Güneş Tanrısı Helios’un tunçtan yapılma dev heykeliydi ve Rodos limanının ağzında bulunuyordu; Ama çoğu kez sanıldığı gibi heykelin bacakları arasından gemiler geçmiyordu. Heykel yaklaşık 32 m yüksekliğindeydi ve İÖ.304′teki başarısız Rodoskuşatmasından kalma tunç gereç ve silahların eritilmesiyle yapılmıştı. Rodos Heykeli, İÖ.280′den 255′e kadar, gemicilere karayı gösteren bir işaret görevi gördü ve daha sonra adayı sarsan bir deprem sonucu yıkıldı.

Rodosluların Rodos limanının girişine diktikleri bu heykel söylenenlere göre o kadar büyüktü ki, ayaklarının biri limanın bir girişine, diğeriyse diğer girişine basıyordu. Böylece limana girmek isteyen gemiler bu ayakların altından geçiyordu. Tanrı Zeus’u temsil eden bu bronz heykelin boyu 30 metreyi buluyordu. 224 yılında bir depremle yıkıldığı sanılan heykelin elindeki meşaleyi yakmak için ayaklarının içinden başlayan bir merdivenle yukarı kadar çıkılabiliyordu.

Rodos’un ilk sakinleri olan Dor’lar, Argos’tan gelen denizci bir kavimdi ve güneş ilahı olan Helios’a taparlardı. Dor’lar Rodos’ta en parlak devrini M.Ö. 3. asırda yaşayan bir medeniyet kurdular.

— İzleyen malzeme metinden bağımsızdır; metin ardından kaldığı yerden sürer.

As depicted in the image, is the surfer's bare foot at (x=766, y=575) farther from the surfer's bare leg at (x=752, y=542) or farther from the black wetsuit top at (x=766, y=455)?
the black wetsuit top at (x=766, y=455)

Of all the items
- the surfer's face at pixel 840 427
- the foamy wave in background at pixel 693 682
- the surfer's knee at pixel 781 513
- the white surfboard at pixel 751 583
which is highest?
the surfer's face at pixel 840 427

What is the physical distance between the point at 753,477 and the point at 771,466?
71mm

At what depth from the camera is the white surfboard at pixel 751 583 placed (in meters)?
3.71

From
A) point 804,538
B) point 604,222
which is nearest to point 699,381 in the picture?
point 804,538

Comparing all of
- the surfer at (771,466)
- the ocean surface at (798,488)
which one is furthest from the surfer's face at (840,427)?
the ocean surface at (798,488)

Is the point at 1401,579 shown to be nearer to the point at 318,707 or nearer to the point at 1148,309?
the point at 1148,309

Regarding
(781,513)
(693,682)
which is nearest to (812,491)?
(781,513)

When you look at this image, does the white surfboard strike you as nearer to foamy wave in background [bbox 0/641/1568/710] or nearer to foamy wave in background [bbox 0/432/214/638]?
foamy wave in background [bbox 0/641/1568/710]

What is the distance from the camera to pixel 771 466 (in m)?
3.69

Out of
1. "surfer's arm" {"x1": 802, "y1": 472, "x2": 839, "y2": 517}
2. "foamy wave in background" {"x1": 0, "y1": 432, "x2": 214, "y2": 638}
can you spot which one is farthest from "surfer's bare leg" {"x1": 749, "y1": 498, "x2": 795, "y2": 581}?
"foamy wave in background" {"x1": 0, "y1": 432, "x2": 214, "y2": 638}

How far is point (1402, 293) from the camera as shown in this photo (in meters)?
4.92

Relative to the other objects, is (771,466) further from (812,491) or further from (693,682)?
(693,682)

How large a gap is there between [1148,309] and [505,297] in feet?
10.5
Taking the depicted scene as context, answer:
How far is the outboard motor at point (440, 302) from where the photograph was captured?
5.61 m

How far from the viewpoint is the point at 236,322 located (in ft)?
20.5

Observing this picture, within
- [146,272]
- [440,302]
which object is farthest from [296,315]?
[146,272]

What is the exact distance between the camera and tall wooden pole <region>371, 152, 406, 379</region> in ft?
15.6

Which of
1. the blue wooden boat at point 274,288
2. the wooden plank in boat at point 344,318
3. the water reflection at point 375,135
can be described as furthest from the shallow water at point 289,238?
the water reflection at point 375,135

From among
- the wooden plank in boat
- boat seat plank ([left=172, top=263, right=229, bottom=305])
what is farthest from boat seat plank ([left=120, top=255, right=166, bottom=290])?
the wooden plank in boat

Mısır ve Fenike’nin ürünlerini alıp satarak zengin oldular. Adayı kültür-sanat merkezi, güzel konuşma ve felsefe okulu haline getirdiler.

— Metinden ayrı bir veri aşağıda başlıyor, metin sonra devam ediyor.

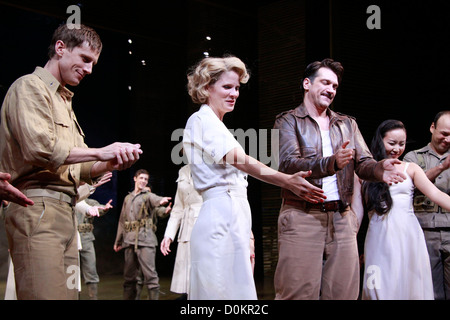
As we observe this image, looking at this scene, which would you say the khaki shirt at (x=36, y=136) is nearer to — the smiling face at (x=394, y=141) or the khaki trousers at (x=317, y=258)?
the khaki trousers at (x=317, y=258)

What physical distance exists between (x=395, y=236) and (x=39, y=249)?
7.83 feet

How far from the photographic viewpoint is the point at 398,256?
3.46m

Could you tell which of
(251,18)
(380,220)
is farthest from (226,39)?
(380,220)

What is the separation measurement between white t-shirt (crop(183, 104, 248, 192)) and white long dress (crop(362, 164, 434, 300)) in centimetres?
156

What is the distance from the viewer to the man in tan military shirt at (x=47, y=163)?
2072 millimetres

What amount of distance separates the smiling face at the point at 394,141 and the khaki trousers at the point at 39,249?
2.36 m

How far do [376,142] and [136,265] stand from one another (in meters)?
3.73

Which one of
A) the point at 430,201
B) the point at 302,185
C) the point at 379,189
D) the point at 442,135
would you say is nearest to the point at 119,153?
the point at 302,185

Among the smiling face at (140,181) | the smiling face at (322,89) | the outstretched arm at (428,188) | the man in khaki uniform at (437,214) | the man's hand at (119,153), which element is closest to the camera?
the man's hand at (119,153)

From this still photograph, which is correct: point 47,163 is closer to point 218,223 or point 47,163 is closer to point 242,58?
point 218,223

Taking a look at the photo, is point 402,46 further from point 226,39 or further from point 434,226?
point 434,226

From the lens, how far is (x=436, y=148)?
4.19 meters

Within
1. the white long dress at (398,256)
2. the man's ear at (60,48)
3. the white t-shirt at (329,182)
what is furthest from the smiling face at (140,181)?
the man's ear at (60,48)
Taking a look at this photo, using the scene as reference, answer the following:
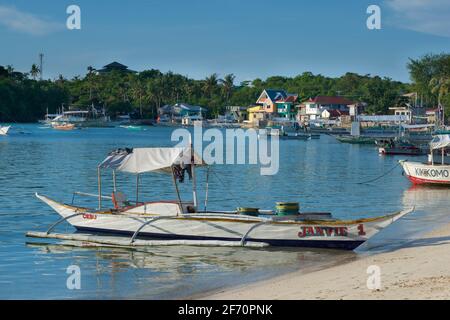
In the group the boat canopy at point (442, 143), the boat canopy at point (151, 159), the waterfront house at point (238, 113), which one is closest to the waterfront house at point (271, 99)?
the waterfront house at point (238, 113)

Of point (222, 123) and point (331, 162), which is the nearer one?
point (331, 162)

Dor’lar, Makedonya Kralı Demetrios’la yaptıkları bir savaşı kazandıktan sonra, zafer anıtı olarak ve ilahları Helios’a şükran borçlarını ödemek için, Rodos limanının girişine büyük bir Helios heykeli yaptılar. M.Ö.281-280 yılında yapılan 32 metre yüksekliğindeki bu tunç heykel, elinde bir meşale tutuyordu. Bu haliyle Newyork limanındaki Hürriyet Heykeli’ni andırıyordu.
                                          


Rodoslular bu heykelin kendilerini ve adayı koruduğuna inanırlardı. Bu nedenle her yıl “Helicia” denilen şölenler düzenler, bu heykelin dibinde dört atlı bir arabayı denize atarlardı. İnanışlarına göre, Helios böyle bir arabayla dünyayı dolaşarak insanları gözetlerdi.

Rodos heykeli ancak 50 yıl ayakta kalabilmiş ve M.Ö. 223 yılında bir depremde yıkılmıştır. Rodos Kolossosu da denilen bu anıtın heykeltıraşı Lindos’lu Khares’ti. Lindos, Rodos adasının üç büyük kasabasından biridir.

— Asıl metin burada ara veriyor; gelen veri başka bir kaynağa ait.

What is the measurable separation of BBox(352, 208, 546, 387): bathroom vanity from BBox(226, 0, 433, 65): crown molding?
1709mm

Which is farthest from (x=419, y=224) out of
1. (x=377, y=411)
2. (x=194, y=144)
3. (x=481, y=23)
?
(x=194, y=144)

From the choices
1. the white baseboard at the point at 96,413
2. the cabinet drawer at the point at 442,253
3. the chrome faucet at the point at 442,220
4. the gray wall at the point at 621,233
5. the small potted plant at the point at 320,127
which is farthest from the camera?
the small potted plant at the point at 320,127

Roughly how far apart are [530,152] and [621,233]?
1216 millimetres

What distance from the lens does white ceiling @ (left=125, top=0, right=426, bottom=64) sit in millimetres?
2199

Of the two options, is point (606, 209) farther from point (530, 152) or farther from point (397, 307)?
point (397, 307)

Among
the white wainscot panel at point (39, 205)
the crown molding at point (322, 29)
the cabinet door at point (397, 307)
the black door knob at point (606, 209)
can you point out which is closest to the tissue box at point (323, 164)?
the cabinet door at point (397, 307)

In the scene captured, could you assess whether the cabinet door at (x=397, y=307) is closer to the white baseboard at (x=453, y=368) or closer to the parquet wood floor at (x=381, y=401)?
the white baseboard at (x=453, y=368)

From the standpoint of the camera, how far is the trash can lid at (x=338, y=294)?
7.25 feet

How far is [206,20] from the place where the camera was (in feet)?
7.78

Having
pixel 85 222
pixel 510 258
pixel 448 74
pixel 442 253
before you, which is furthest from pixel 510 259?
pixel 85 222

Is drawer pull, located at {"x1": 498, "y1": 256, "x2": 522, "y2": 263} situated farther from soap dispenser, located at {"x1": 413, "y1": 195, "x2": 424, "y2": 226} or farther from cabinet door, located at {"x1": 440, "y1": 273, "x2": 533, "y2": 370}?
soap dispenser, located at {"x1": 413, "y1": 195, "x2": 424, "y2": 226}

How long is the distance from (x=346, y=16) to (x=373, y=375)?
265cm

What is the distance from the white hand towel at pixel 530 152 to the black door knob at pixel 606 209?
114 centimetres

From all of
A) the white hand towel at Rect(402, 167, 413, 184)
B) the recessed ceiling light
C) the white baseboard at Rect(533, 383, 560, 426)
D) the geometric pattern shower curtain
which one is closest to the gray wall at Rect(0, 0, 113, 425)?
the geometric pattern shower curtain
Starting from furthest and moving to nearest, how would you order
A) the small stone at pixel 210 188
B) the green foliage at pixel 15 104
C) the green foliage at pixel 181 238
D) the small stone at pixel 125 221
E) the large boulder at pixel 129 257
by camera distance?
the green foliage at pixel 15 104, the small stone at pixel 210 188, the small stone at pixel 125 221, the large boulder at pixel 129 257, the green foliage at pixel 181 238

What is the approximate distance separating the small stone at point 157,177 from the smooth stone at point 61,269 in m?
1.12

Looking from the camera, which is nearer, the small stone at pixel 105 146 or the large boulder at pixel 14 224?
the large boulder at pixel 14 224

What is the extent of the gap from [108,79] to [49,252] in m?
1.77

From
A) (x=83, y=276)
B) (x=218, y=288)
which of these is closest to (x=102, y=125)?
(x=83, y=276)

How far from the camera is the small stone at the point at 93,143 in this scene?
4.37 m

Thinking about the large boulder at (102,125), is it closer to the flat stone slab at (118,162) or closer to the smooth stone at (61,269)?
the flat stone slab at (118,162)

 RODOS HEYKELİNİN KISA HİKAYESİ VE NAZIM HİKMET'İN RODOS ŞİİRİ..

Rodos Heykeli deyince “dünyanın yedi harikası” sınıflaması içinde artık var olmayan garip, dev bir heykelin hayaletini hatırlarız. Hikâye bilinir: İsa’dan önceki yıllarda Rodos adasının limanının girişinde, boyu yüz metreye yaklaşan dev bir heykel vardır. Bilinen dünyanın gururudur o heykel, ama büyük bir deprem bu taştan gururu Akdeniz’in sularına gömer, kaidesinin kalıntıları geriye kalır. Tıpkı aynı antik çağın gizemli “harikaları” serisinden İskenderiye’nin feneri gibi.
Heykeller ayakta kaldıkça tarihin donmuş tanıklarıdır. İster Tanrı’nın depremi ister tarihin depremi olsun, o tanıkları pek sağ bırakmaz. Çünkü insan hep ölümsüzlüğü ister ama Sartre’ın Varlık ve Hiçlik’te yazdığı gibi, “Tanrı düşüncesinde tersinedir bu durum: insan, boşuna bir tutkudur.” 
İşte ölümsüzlük saplantısındaki insanoğlu, bunu bir anlamda heykellerde simgeleştirmek isterken, onların sahte “ölümsüzlükleri” mavi suların derinliklerinde, çoğu zaman da toprağın altında ölümlüleşmiştir. Tıpkı insan denen canlı heykelin de zaman içinde kalıntılarının, kemiklerinin toprağın altında yüzyıllar boyunca saklanışı gibi...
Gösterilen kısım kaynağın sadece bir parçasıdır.